- **TASK DIRECTIONS**:
Your task is to print every entry below exactly as given.

- **ENTRIES**:
--------------------------------------------------

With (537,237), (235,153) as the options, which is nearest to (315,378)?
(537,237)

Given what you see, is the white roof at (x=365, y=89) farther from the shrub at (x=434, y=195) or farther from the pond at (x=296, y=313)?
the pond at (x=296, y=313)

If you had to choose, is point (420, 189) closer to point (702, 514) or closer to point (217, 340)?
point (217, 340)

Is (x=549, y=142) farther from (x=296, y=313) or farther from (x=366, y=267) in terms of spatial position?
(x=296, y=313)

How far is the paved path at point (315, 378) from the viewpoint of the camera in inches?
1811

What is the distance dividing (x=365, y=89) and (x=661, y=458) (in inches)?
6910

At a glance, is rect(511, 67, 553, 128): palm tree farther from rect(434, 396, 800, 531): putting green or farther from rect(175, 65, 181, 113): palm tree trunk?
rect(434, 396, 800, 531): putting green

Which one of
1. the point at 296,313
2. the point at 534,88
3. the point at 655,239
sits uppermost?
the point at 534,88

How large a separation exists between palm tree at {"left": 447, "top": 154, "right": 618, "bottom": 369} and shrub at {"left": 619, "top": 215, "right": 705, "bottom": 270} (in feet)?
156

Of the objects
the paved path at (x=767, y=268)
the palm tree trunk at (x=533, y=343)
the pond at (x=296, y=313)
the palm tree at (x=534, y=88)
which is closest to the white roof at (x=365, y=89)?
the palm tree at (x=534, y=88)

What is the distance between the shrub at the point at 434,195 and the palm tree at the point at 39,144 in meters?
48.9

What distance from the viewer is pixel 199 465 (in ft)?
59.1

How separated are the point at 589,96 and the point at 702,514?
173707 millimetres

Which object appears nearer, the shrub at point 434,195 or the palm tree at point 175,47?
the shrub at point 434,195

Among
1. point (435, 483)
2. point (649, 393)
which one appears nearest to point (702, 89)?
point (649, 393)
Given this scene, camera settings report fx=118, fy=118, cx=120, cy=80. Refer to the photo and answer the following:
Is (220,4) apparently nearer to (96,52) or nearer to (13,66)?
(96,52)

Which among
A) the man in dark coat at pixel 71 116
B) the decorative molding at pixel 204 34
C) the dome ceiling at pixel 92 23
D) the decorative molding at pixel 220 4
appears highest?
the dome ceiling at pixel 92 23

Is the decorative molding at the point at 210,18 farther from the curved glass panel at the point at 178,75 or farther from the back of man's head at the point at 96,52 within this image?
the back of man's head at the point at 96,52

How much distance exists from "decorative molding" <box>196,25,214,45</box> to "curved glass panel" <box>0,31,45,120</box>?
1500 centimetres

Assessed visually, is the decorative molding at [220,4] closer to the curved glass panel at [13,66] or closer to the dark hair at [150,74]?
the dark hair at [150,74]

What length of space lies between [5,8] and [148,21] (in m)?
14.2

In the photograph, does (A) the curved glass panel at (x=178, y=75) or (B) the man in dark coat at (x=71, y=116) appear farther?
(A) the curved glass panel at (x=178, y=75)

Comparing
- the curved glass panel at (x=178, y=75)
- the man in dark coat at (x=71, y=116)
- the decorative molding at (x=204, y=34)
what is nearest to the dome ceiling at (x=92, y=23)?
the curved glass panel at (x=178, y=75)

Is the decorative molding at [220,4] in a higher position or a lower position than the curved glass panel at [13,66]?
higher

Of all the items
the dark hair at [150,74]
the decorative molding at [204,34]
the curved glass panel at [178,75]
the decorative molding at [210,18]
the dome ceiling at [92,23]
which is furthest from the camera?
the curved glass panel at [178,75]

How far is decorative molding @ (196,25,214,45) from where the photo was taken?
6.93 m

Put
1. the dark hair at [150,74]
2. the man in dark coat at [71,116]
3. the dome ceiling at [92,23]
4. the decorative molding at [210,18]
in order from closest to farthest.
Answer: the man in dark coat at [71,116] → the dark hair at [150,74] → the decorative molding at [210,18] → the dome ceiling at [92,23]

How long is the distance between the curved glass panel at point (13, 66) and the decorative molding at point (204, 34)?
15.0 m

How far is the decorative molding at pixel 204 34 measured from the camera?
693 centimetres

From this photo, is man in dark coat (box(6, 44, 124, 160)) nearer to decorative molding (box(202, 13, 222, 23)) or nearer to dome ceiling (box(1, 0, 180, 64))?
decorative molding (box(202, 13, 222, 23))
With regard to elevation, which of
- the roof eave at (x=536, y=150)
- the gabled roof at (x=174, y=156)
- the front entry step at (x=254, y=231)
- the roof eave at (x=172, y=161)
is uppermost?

--------------------------------------------------

- **SOLUTION**:
With (537,237), (235,153) as the options, which is nearest to (315,378)?
(537,237)

Given what you see, is the white roof at (x=365, y=89) farther from the shrub at (x=434, y=195) or farther from the pond at (x=296, y=313)?
the pond at (x=296, y=313)

If you had to choose, is point (420, 189) closer to point (702, 514) or closer to point (217, 340)?
point (217, 340)

Is (x=549, y=142) farther from (x=296, y=313) or farther from (x=366, y=267) in terms of spatial position?
(x=296, y=313)

How far is the paved path at point (315, 378) from the viewpoint of the camera in inches?
1811

What is the distance dividing (x=365, y=89) and (x=661, y=458) (in inches)?
6910

At a glance, is rect(511, 67, 553, 128): palm tree farther from rect(434, 396, 800, 531): putting green or farther from rect(175, 65, 181, 113): palm tree trunk?
rect(434, 396, 800, 531): putting green

Which one of
1. the point at 296,313
2. the point at 534,88
3. the point at 655,239
sits uppermost?
the point at 534,88

How large a separation exists between palm tree at {"left": 447, "top": 154, "right": 618, "bottom": 369} and shrub at {"left": 619, "top": 215, "right": 705, "bottom": 270} (in feet)?
156

Of the objects
the paved path at (x=767, y=268)
the palm tree trunk at (x=533, y=343)
the pond at (x=296, y=313)
the palm tree at (x=534, y=88)
which is closest to the white roof at (x=365, y=89)?
the palm tree at (x=534, y=88)

What is the distance between the shrub at the point at 434,195 and the palm tree at the point at 39,144 in meters?
48.9

What distance from the viewer is pixel 199 465 (in ft)?
59.1

How separated are the point at 589,96 and the point at 702,514?
173707 millimetres

Which object appears nearer, the shrub at point 434,195 or the palm tree at point 175,47?
the shrub at point 434,195

Among
1. point (435, 483)
2. point (649, 393)
which one appears nearest to point (702, 89)?
point (649, 393)
Given this scene, camera settings report fx=118, fy=118, cx=120, cy=80. Refer to the photo and answer the following:
Is (220,4) apparently nearer to (96,52) or nearer to (13,66)?
(96,52)

Which among
A) the man in dark coat at pixel 71 116
B) the decorative molding at pixel 204 34
C) the dome ceiling at pixel 92 23
D) the decorative molding at pixel 220 4
appears highest?
the dome ceiling at pixel 92 23

Is the decorative molding at the point at 210,18 farther from the curved glass panel at the point at 178,75 or farther from the back of man's head at the point at 96,52 within this image?
the back of man's head at the point at 96,52

How much distance exists from "decorative molding" <box>196,25,214,45</box> to "curved glass panel" <box>0,31,45,120</box>?
1500 centimetres

Assessed visually, is the decorative molding at [220,4] closer to the curved glass panel at [13,66] or closer to the dark hair at [150,74]?
the dark hair at [150,74]

What length of space lies between [5,8] and [148,21] (in m)?
14.2

In the photograph, does (A) the curved glass panel at (x=178, y=75) or (B) the man in dark coat at (x=71, y=116) appear farther?
(A) the curved glass panel at (x=178, y=75)

Comparing
- the curved glass panel at (x=178, y=75)
- the man in dark coat at (x=71, y=116)
- the decorative molding at (x=204, y=34)
what is nearest to the dome ceiling at (x=92, y=23)?
the curved glass panel at (x=178, y=75)

Is the decorative molding at [220,4] in a higher position or a lower position than the curved glass panel at [13,66]?
higher

Of all the items
the dark hair at [150,74]
the decorative molding at [204,34]
the curved glass panel at [178,75]
the decorative molding at [210,18]
the dome ceiling at [92,23]
which is furthest from the camera?
the curved glass panel at [178,75]

How far is decorative molding @ (196,25,214,45) from where the photo was taken?
6.93 m

Put
1. the dark hair at [150,74]
2. the man in dark coat at [71,116]
3. the dome ceiling at [92,23]
4. the decorative molding at [210,18]
in order from closest to farthest.
Answer: the man in dark coat at [71,116] → the dark hair at [150,74] → the decorative molding at [210,18] → the dome ceiling at [92,23]

How long is the distance between the curved glass panel at point (13, 66) and the decorative molding at point (204, 34)?
15.0 m

How far is the decorative molding at pixel 204 34 measured from the camera?
693 centimetres

From this photo, is man in dark coat (box(6, 44, 124, 160)) nearer to decorative molding (box(202, 13, 222, 23)) or nearer to dome ceiling (box(1, 0, 180, 64))?
decorative molding (box(202, 13, 222, 23))
With regard to elevation, which of
- the roof eave at (x=536, y=150)
- the gabled roof at (x=174, y=156)
- the front entry step at (x=254, y=231)
- the roof eave at (x=172, y=161)
is uppermost?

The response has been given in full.